**Written problem a**.
Answer these questions about the text on Yiddish books, marking each answer with the same numeral:
(i) What is the Yiddish prayer book that women used called?
(ii) In what year did the Bove bukh appear?
(iii) How many copies did the best-selling Hebrew novel of 1857 sell?

**Extract**.
The only thing more exciting than collecting boxes of Yiddish books was opening them. What treasures lay within! The more we unpacked, the more we began to appreciate the remarkable scope of modern Yiddish literature.
What are Yiddish books? Who wrote them? When? Where? And for whom?
Despite their dust, their tattered bindings and yellowed pages, the books we recovered were not ancient. Most weren’t even old. That’s because Yiddish literature as we know it didn’t really begin until the second half of the nineteenth century. Before that, when the traditional Jewish world was still intact, educated men spent their days studying in Hebrew and Aramaic. Although they spoke Yiddish, they considered it beneath them to read or write it.
What little literature did exist in Yiddish was intended for women— and perhaps uneducated men—who couldn’t read Hebrew. Women used a folksy Yiddish prayer book called a tkhine and a loosely translated Yiddish bible called the Tsene u’rene. Beginning in the late fifteenth century, secular Yiddish works—fables, fairy tales, and fanciful stories drawn from European folklore—started to appear in Germany and Northern Italy. One of the most popular was the Bove bukh (1541), a Jewish adaptation of medieval tales of chivalry and knights in shining armor. Although the book is now largely forgotten, it seems to have given rise to a familiar Yiddish expression: “a bobe mayse”—an improbable tale. Although most people assume that bobe mayse comes from the Yiddish word bobe, “grandmother,” some scholars believe it to be a corruption of bove, referring to a story so outlandish that it sounds like something straight out of the Bove bukh.
It was not until the middle of the nineteenth century, when modern capitalism and Western Enlightenment finally made their way to eastern Europe, that the traditional Jewish world finally began to open up to other forms of literary expression.
At first the maskilim (Jewish proponents of Enlightenment) turned to Hebrew, a language so classical it was used for commencement addresses during the early years of Harvard University. There was only one problem: Like Latin, Hebrew hadn’t actually been spoken for several thousand years, and nonscholars—presumably those who most needed enlightening—couldn’t read Hebrew well enough to understand most of what the maskilim were trying to communicate. In 1857 the year’s best-selling Hebrew novel sold 1,200 copies; the same year, a minor Yiddish novel by Isaac Meir Dik sold 120,000.

**Extracted records**.
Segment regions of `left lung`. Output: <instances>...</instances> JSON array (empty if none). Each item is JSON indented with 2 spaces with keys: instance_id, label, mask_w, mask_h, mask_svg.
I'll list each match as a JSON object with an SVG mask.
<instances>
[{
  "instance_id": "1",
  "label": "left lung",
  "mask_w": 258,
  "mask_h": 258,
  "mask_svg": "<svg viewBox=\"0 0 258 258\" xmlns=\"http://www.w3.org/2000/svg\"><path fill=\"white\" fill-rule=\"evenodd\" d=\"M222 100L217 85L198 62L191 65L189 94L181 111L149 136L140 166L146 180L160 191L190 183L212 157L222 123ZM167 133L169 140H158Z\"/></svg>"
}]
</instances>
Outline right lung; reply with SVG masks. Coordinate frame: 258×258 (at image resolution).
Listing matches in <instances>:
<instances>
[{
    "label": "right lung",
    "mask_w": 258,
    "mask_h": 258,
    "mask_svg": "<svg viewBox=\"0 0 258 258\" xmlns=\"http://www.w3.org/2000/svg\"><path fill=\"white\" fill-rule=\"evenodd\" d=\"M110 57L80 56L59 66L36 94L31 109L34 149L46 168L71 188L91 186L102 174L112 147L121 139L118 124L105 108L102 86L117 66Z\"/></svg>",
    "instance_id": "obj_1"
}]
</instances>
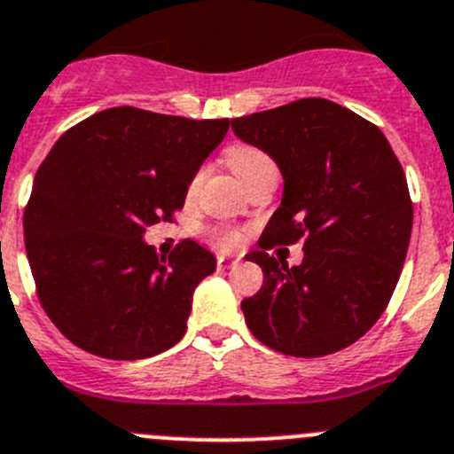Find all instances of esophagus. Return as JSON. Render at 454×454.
<instances>
[{
	"mask_svg": "<svg viewBox=\"0 0 454 454\" xmlns=\"http://www.w3.org/2000/svg\"><path fill=\"white\" fill-rule=\"evenodd\" d=\"M239 263V257H228V254H217V268L219 270H228Z\"/></svg>",
	"mask_w": 454,
	"mask_h": 454,
	"instance_id": "1",
	"label": "esophagus"
}]
</instances>
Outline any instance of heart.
<instances>
[{"instance_id":"heart-1","label":"heart","mask_w":454,"mask_h":454,"mask_svg":"<svg viewBox=\"0 0 454 454\" xmlns=\"http://www.w3.org/2000/svg\"><path fill=\"white\" fill-rule=\"evenodd\" d=\"M226 161L246 186H248L257 175H262L263 170L277 168L272 157L268 155L266 151H262V148L253 146V144H232L226 151ZM200 184L201 173H197L195 177L191 179V184H188V192L192 195V192L200 188ZM213 237L222 248H237V246L241 244V232L231 231V228H217V231L213 232Z\"/></svg>"}]
</instances>
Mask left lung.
I'll return each instance as SVG.
<instances>
[{"label":"left lung","mask_w":454,"mask_h":454,"mask_svg":"<svg viewBox=\"0 0 454 454\" xmlns=\"http://www.w3.org/2000/svg\"><path fill=\"white\" fill-rule=\"evenodd\" d=\"M284 175L281 206L259 246L304 239L288 269L262 250L257 294L241 301L250 333L293 357L348 348L388 306L412 231V201L397 155L375 124L321 97L231 121Z\"/></svg>","instance_id":"left-lung-1"}]
</instances>
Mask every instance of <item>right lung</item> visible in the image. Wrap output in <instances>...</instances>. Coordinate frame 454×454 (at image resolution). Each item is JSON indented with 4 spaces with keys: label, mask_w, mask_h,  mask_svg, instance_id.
I'll use <instances>...</instances> for the list:
<instances>
[{
    "label": "right lung",
    "mask_w": 454,
    "mask_h": 454,
    "mask_svg": "<svg viewBox=\"0 0 454 454\" xmlns=\"http://www.w3.org/2000/svg\"><path fill=\"white\" fill-rule=\"evenodd\" d=\"M228 120L120 106L66 130L39 166L24 210L37 297L68 341L106 359H144L186 333L192 293L215 257L182 239L160 257L142 239L173 222Z\"/></svg>",
    "instance_id": "right-lung-1"
}]
</instances>
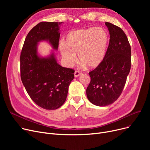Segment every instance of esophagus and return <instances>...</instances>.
<instances>
[{
	"mask_svg": "<svg viewBox=\"0 0 150 150\" xmlns=\"http://www.w3.org/2000/svg\"><path fill=\"white\" fill-rule=\"evenodd\" d=\"M81 74V73L80 72H79V71H78V70H75V71L74 75H75V77L79 76Z\"/></svg>",
	"mask_w": 150,
	"mask_h": 150,
	"instance_id": "obj_1",
	"label": "esophagus"
}]
</instances>
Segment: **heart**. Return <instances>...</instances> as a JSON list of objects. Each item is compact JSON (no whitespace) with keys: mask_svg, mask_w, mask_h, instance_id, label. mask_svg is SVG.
Listing matches in <instances>:
<instances>
[{"mask_svg":"<svg viewBox=\"0 0 150 150\" xmlns=\"http://www.w3.org/2000/svg\"><path fill=\"white\" fill-rule=\"evenodd\" d=\"M109 42L108 31L102 27H90L71 31L67 35L66 42L59 45L62 57L67 66L78 59L83 66L96 68L103 61Z\"/></svg>","mask_w":150,"mask_h":150,"instance_id":"obj_1","label":"heart"}]
</instances>
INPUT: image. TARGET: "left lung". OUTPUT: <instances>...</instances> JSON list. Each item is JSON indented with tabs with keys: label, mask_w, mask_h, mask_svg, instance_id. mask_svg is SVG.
<instances>
[{
	"label": "left lung",
	"mask_w": 150,
	"mask_h": 150,
	"mask_svg": "<svg viewBox=\"0 0 150 150\" xmlns=\"http://www.w3.org/2000/svg\"><path fill=\"white\" fill-rule=\"evenodd\" d=\"M110 35L106 56L89 73L91 82L86 89L89 101L98 106L113 103L124 88L131 65V46L122 28L105 22Z\"/></svg>",
	"instance_id": "left-lung-1"
}]
</instances>
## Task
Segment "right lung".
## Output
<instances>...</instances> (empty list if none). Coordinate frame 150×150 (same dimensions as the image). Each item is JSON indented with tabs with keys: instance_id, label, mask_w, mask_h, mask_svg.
Segmentation results:
<instances>
[{
	"instance_id": "1",
	"label": "right lung",
	"mask_w": 150,
	"mask_h": 150,
	"mask_svg": "<svg viewBox=\"0 0 150 150\" xmlns=\"http://www.w3.org/2000/svg\"><path fill=\"white\" fill-rule=\"evenodd\" d=\"M62 22H41L31 29L23 43L20 57L21 78L27 92L35 103L47 110H54L65 102L75 70L62 67L53 53L39 57L38 42L47 41L57 50L59 25Z\"/></svg>"
}]
</instances>
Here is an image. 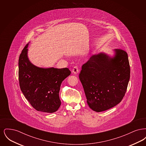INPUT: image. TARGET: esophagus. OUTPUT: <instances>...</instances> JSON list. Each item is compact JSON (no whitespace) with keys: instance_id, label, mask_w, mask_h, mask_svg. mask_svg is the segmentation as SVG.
<instances>
[{"instance_id":"obj_1","label":"esophagus","mask_w":146,"mask_h":146,"mask_svg":"<svg viewBox=\"0 0 146 146\" xmlns=\"http://www.w3.org/2000/svg\"><path fill=\"white\" fill-rule=\"evenodd\" d=\"M79 70L78 69V67L77 66H74V68H73V70H72V72H73L74 74H76L77 73H79Z\"/></svg>"}]
</instances>
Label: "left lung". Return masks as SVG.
I'll return each instance as SVG.
<instances>
[{
  "label": "left lung",
  "instance_id": "8db88e82",
  "mask_svg": "<svg viewBox=\"0 0 146 146\" xmlns=\"http://www.w3.org/2000/svg\"><path fill=\"white\" fill-rule=\"evenodd\" d=\"M114 51L113 57L104 53L92 56L79 74L87 103L94 111L108 110L125 96L130 76L128 56L121 49Z\"/></svg>",
  "mask_w": 146,
  "mask_h": 146
}]
</instances>
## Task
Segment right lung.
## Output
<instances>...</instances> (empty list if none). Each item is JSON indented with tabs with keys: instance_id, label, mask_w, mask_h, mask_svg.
I'll return each instance as SVG.
<instances>
[{
	"instance_id": "right-lung-1",
	"label": "right lung",
	"mask_w": 146,
	"mask_h": 146,
	"mask_svg": "<svg viewBox=\"0 0 146 146\" xmlns=\"http://www.w3.org/2000/svg\"><path fill=\"white\" fill-rule=\"evenodd\" d=\"M28 43L19 60V79L21 90L38 111L54 113L60 107L61 84L71 72L67 68H40L33 65L27 56Z\"/></svg>"
}]
</instances>
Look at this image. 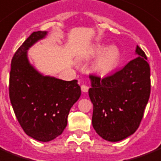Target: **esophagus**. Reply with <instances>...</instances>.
Instances as JSON below:
<instances>
[{
    "instance_id": "esophagus-1",
    "label": "esophagus",
    "mask_w": 161,
    "mask_h": 161,
    "mask_svg": "<svg viewBox=\"0 0 161 161\" xmlns=\"http://www.w3.org/2000/svg\"><path fill=\"white\" fill-rule=\"evenodd\" d=\"M81 90H82L83 93H87L88 90H89V87L86 85H82L81 86Z\"/></svg>"
}]
</instances>
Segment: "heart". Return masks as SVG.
Returning <instances> with one entry per match:
<instances>
[{
  "label": "heart",
  "instance_id": "1",
  "mask_svg": "<svg viewBox=\"0 0 161 161\" xmlns=\"http://www.w3.org/2000/svg\"><path fill=\"white\" fill-rule=\"evenodd\" d=\"M91 55L97 57L93 67L94 72L101 75L113 72L121 61V51L116 45H97L92 50Z\"/></svg>",
  "mask_w": 161,
  "mask_h": 161
}]
</instances>
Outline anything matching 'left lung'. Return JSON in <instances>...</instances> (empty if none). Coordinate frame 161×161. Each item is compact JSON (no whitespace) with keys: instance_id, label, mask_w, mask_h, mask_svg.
<instances>
[{"instance_id":"obj_1","label":"left lung","mask_w":161,"mask_h":161,"mask_svg":"<svg viewBox=\"0 0 161 161\" xmlns=\"http://www.w3.org/2000/svg\"><path fill=\"white\" fill-rule=\"evenodd\" d=\"M137 58L122 69L100 78L89 75V95L94 109L92 124L105 140L118 142L138 129L150 94V68L145 53L136 47Z\"/></svg>"}]
</instances>
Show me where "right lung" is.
<instances>
[{"label":"right lung","instance_id":"right-lung-1","mask_svg":"<svg viewBox=\"0 0 161 161\" xmlns=\"http://www.w3.org/2000/svg\"><path fill=\"white\" fill-rule=\"evenodd\" d=\"M46 31L32 33L12 57L9 96L16 117L29 137L49 142L67 127L70 109L81 95L78 81L44 76L28 59V50L44 39Z\"/></svg>","mask_w":161,"mask_h":161}]
</instances>
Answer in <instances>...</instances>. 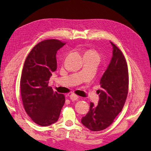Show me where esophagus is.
Wrapping results in <instances>:
<instances>
[{
	"instance_id": "1",
	"label": "esophagus",
	"mask_w": 151,
	"mask_h": 151,
	"mask_svg": "<svg viewBox=\"0 0 151 151\" xmlns=\"http://www.w3.org/2000/svg\"><path fill=\"white\" fill-rule=\"evenodd\" d=\"M69 98L70 99V100H72V101H76V100H77V99H78L79 97H78V95H75V94H74V93H72V94H70V95H69Z\"/></svg>"
}]
</instances>
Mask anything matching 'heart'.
Here are the masks:
<instances>
[{"mask_svg": "<svg viewBox=\"0 0 151 151\" xmlns=\"http://www.w3.org/2000/svg\"><path fill=\"white\" fill-rule=\"evenodd\" d=\"M86 54H93V55H95V56H97L99 57L97 53L95 52V51H93V50H88L87 51V52H86Z\"/></svg>", "mask_w": 151, "mask_h": 151, "instance_id": "1", "label": "heart"}]
</instances>
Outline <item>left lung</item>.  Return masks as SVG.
I'll return each instance as SVG.
<instances>
[{
  "instance_id": "obj_1",
  "label": "left lung",
  "mask_w": 151,
  "mask_h": 151,
  "mask_svg": "<svg viewBox=\"0 0 151 151\" xmlns=\"http://www.w3.org/2000/svg\"><path fill=\"white\" fill-rule=\"evenodd\" d=\"M112 58L100 81L97 106L90 103L88 113L82 118L84 126L91 131L104 130L123 109L129 91V70L123 53L113 43Z\"/></svg>"
}]
</instances>
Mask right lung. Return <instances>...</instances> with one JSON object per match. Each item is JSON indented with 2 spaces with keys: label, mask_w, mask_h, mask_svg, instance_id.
<instances>
[{
  "label": "right lung",
  "mask_w": 151,
  "mask_h": 151,
  "mask_svg": "<svg viewBox=\"0 0 151 151\" xmlns=\"http://www.w3.org/2000/svg\"><path fill=\"white\" fill-rule=\"evenodd\" d=\"M65 43L58 40L41 41L28 54L21 73L20 88L24 110L34 123L42 127L58 120L65 97L49 87L57 69L56 53Z\"/></svg>",
  "instance_id": "1"
}]
</instances>
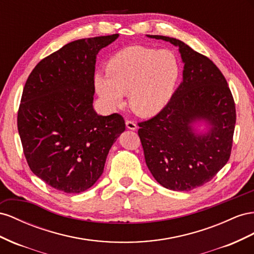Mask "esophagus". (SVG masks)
I'll return each mask as SVG.
<instances>
[{
    "label": "esophagus",
    "mask_w": 254,
    "mask_h": 254,
    "mask_svg": "<svg viewBox=\"0 0 254 254\" xmlns=\"http://www.w3.org/2000/svg\"><path fill=\"white\" fill-rule=\"evenodd\" d=\"M126 126H127V127L128 129H133V131H135V129L137 128V125L132 120H127L126 121Z\"/></svg>",
    "instance_id": "1"
}]
</instances>
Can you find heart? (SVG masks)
I'll return each mask as SVG.
<instances>
[{
	"instance_id": "heart-1",
	"label": "heart",
	"mask_w": 254,
	"mask_h": 254,
	"mask_svg": "<svg viewBox=\"0 0 254 254\" xmlns=\"http://www.w3.org/2000/svg\"><path fill=\"white\" fill-rule=\"evenodd\" d=\"M179 75L180 64L171 51L134 46L112 57L106 73L95 75V87L106 110L121 107L127 93L129 107L150 117L169 102Z\"/></svg>"
}]
</instances>
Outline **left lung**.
Masks as SVG:
<instances>
[{"instance_id": "left-lung-1", "label": "left lung", "mask_w": 254, "mask_h": 254, "mask_svg": "<svg viewBox=\"0 0 254 254\" xmlns=\"http://www.w3.org/2000/svg\"><path fill=\"white\" fill-rule=\"evenodd\" d=\"M148 37L179 47L183 82L154 117L138 122L146 164L157 182L188 191L209 182L229 161L236 122L235 103L226 77L206 56L183 41L159 35ZM204 120L211 128L194 133L191 125Z\"/></svg>"}]
</instances>
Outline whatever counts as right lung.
I'll return each mask as SVG.
<instances>
[{
    "mask_svg": "<svg viewBox=\"0 0 254 254\" xmlns=\"http://www.w3.org/2000/svg\"><path fill=\"white\" fill-rule=\"evenodd\" d=\"M118 36L72 41L27 77L18 111L23 153L34 175L57 190L78 193L95 184L126 129L121 115L99 116L92 107L97 54Z\"/></svg>",
    "mask_w": 254,
    "mask_h": 254,
    "instance_id": "1",
    "label": "right lung"
}]
</instances>
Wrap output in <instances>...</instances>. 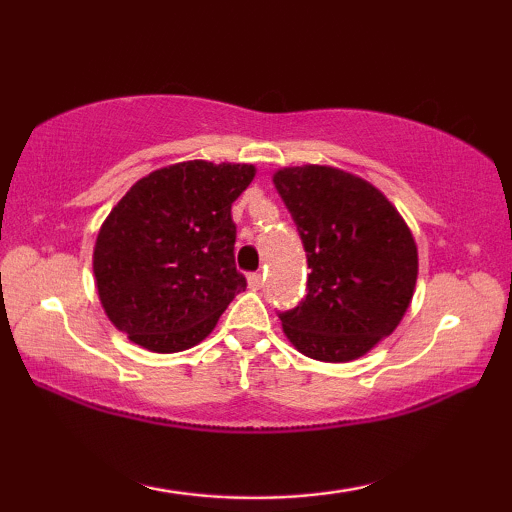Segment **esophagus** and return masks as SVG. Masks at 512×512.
I'll use <instances>...</instances> for the list:
<instances>
[{"label": "esophagus", "mask_w": 512, "mask_h": 512, "mask_svg": "<svg viewBox=\"0 0 512 512\" xmlns=\"http://www.w3.org/2000/svg\"><path fill=\"white\" fill-rule=\"evenodd\" d=\"M247 282H249V289H254V291L261 289V286H263L261 272H251V275H247Z\"/></svg>", "instance_id": "1"}]
</instances>
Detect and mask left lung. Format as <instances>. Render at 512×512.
Here are the masks:
<instances>
[{
	"instance_id": "8db88e82",
	"label": "left lung",
	"mask_w": 512,
	"mask_h": 512,
	"mask_svg": "<svg viewBox=\"0 0 512 512\" xmlns=\"http://www.w3.org/2000/svg\"><path fill=\"white\" fill-rule=\"evenodd\" d=\"M307 251V296L282 312L300 354L347 363L401 324L417 284V244L380 188L331 165L272 174Z\"/></svg>"
}]
</instances>
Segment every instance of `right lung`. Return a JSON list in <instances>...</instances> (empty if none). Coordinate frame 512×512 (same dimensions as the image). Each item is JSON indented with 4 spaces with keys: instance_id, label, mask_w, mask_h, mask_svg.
<instances>
[{
    "instance_id": "obj_1",
    "label": "right lung",
    "mask_w": 512,
    "mask_h": 512,
    "mask_svg": "<svg viewBox=\"0 0 512 512\" xmlns=\"http://www.w3.org/2000/svg\"><path fill=\"white\" fill-rule=\"evenodd\" d=\"M254 177L247 163L186 160L146 174L111 209L95 240V286L104 314L135 345L184 352L247 289L230 207Z\"/></svg>"
}]
</instances>
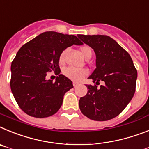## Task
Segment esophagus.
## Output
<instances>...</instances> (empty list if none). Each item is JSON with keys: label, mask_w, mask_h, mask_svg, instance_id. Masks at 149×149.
I'll return each instance as SVG.
<instances>
[{"label": "esophagus", "mask_w": 149, "mask_h": 149, "mask_svg": "<svg viewBox=\"0 0 149 149\" xmlns=\"http://www.w3.org/2000/svg\"><path fill=\"white\" fill-rule=\"evenodd\" d=\"M73 87L76 88V87H77V86H78L79 83H78V82H73Z\"/></svg>", "instance_id": "1"}]
</instances>
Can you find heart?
Segmentation results:
<instances>
[{"mask_svg": "<svg viewBox=\"0 0 149 149\" xmlns=\"http://www.w3.org/2000/svg\"><path fill=\"white\" fill-rule=\"evenodd\" d=\"M79 49L81 53H82V55H83L85 59H87L90 56L91 57L92 49H91V48L90 46H87V45H84V46H82L79 48ZM67 49H65L61 53L60 56H59V62L61 64H63L65 61V57L66 55H67ZM63 73H64L66 77H67L70 79L79 82V81H81L85 76H87L88 70L85 69H76L74 67H69L64 70Z\"/></svg>", "mask_w": 149, "mask_h": 149, "instance_id": "1", "label": "heart"}]
</instances>
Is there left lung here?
<instances>
[{
  "label": "left lung",
  "mask_w": 149,
  "mask_h": 149,
  "mask_svg": "<svg viewBox=\"0 0 149 149\" xmlns=\"http://www.w3.org/2000/svg\"><path fill=\"white\" fill-rule=\"evenodd\" d=\"M79 38L96 54V68L88 79L97 84L88 85V93L80 98L79 109L94 121H108L118 116L131 100L136 91L137 71L128 52L106 35H82Z\"/></svg>",
  "instance_id": "1"
}]
</instances>
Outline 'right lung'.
<instances>
[{
  "instance_id": "1",
  "label": "right lung",
  "mask_w": 149,
  "mask_h": 149,
  "mask_svg": "<svg viewBox=\"0 0 149 149\" xmlns=\"http://www.w3.org/2000/svg\"><path fill=\"white\" fill-rule=\"evenodd\" d=\"M82 42L75 35L47 31L23 45L11 64L10 88L15 101L28 116L46 118L59 110L72 82L60 74L59 56L66 48ZM55 72L56 82L45 79Z\"/></svg>"
}]
</instances>
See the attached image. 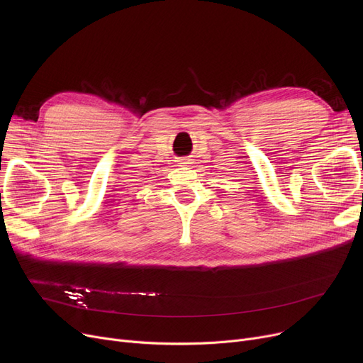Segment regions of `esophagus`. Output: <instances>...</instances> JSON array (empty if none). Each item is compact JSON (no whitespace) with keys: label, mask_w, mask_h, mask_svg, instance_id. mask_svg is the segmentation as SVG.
Wrapping results in <instances>:
<instances>
[{"label":"esophagus","mask_w":363,"mask_h":363,"mask_svg":"<svg viewBox=\"0 0 363 363\" xmlns=\"http://www.w3.org/2000/svg\"><path fill=\"white\" fill-rule=\"evenodd\" d=\"M189 162H191L189 159H181V160H179V164H189Z\"/></svg>","instance_id":"obj_1"}]
</instances>
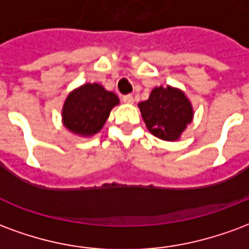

**Written problem b**. In the records, take everything from the line containing "Outline anything matching" down to the line containing "58L122 69L100 78L89", with both of those lines included. Present those lines as a Markdown table with the columns Number and Entry, one row per line, and leave out blank lines.

**Correct response a**.
(i) A tkhine.
(ii) 1541.
(iii) 1,200 copies.

**Correct response b**.
| Number | Entry |
|---|---|
| 1 | Outline anything matching 'left lung'. Return JSON in <instances>...</instances> (empty if none). Coordinate frame 161×161. Each item is compact JSON (no whitespace) with keys: instance_id, label, mask_w, mask_h, mask_svg. |
| 2 | <instances> |
| 3 | [{"instance_id":"obj_1","label":"left lung","mask_w":161,"mask_h":161,"mask_svg":"<svg viewBox=\"0 0 161 161\" xmlns=\"http://www.w3.org/2000/svg\"><path fill=\"white\" fill-rule=\"evenodd\" d=\"M137 58L122 69L100 78L89 75V95L94 109L92 124L105 140L118 142L138 129L150 94V68L145 53L136 47Z\"/></svg>"}] |